In this paper, we propose a new method to address these challenges in multi-person
environments where multiple individuals coexist. The main challenge is extracting
target patient gait characteristics only while reducing the effects of distractors
for precise gait analysis. In recent years, deep learning-based models have shown
strong performance in object detection and segmentation tasks. For better results,
however, fine-tuning is generally required by adapting models to a dataset. Given
the tremendous number of video frames, annotating bounding boxes or segmentation masks
for each frame is time consuming and expensive. To reduce annotation costs, we automatically
detect patients using YOLO v8 [14] and predicted detection boxes as pseudo-mask labels, providing additional supervision
to focus on the patient’s gait. YOLO v8 is a state-of-the-art object detector that
offers both fast inference speed and high performance and was used for generating
the pseudo-mask labels. We employed the Deep SORT tracking algorithm [15], selected the target patient’s track ID, and converted the detection boxes into binary
mask images to serve as our pseudo-mask labels.
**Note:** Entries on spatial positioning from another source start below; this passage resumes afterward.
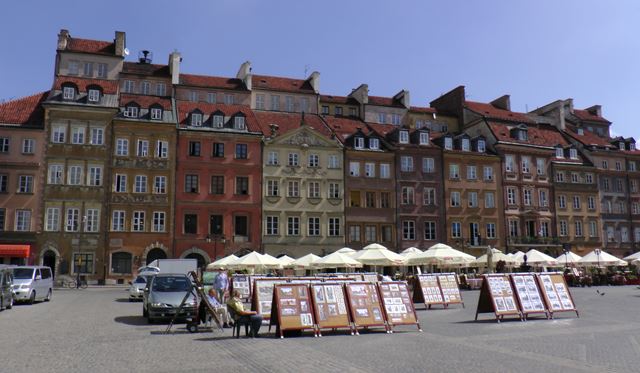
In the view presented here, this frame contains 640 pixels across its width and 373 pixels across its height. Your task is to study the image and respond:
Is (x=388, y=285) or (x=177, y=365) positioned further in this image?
(x=388, y=285)

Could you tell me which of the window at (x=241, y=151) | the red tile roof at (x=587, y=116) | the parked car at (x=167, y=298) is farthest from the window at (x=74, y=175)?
the red tile roof at (x=587, y=116)

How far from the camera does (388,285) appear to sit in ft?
54.0

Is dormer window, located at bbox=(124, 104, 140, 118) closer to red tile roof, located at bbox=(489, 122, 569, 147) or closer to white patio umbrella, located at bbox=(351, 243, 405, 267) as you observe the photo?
white patio umbrella, located at bbox=(351, 243, 405, 267)

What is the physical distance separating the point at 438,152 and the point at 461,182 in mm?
3522

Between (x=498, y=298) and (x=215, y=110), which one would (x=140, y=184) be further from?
(x=498, y=298)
The main contribution of this paper is the proposal of a novel model architecture
called a Scaled Mask Guided Attention Network (SMAGNet), which effectively addresses
the issues in multi-person environments where multiple individuals coexist. We used
the pseudo-mask labels as auxiliary targets for attention learning to give more attention
to the target patient’s gait as a result. Our model is a variant of mask-guided approaches
[16-19], which utilize pseudo-labeled binary masks to suppress irrelevant features. This
mask-guided approach enables the model to recognize that the region corresponding
to the given mask where the target ROIs (e.g., patients) are located is more important
than the others.
Fig. 1. Real-world gait analysis environment using the electrical walkway system GAITRite.
2. Related Works
2.1 Mask-guided Attention Method
The mask-guided attention method is a simple but effective approach to address interference
issues in multiple-person environments. It suppresses irrelevant features through
the straightforward multiplication of convolutional feature maps and binary masks
of a target object. The masks provide supervision or guidance for predicting pixel-wise
spatial attention maps that highlight regions that are likely to be associated with
the target object. For example, by using mask-guided attention methods, the performance
of pedestrian re-identification tasks was notably improved in [16,18]. A re-identification task is challenging in that the model should distinguish each
pedestrian’s unique gait patterns regardless of their clothing and background. Box-shaped
coarse masks from the Faster R-CNN detector [17] were utilized to focus on each detected individual for the person-person occlusion
problem effectively [16]. Binary semantic segmentation masks from the mask R-CNN [19] were utilized to reduce background clutter and prioritize the pedestrian’s body parts
[18]. Our approach differs from these mask-guided methods [16,18], which heavily rely on the quality of the noisy pseudo-mask labels. Instead, we optimize
auxiliary scaling weights for refined mask supervisions through bi-level optimization.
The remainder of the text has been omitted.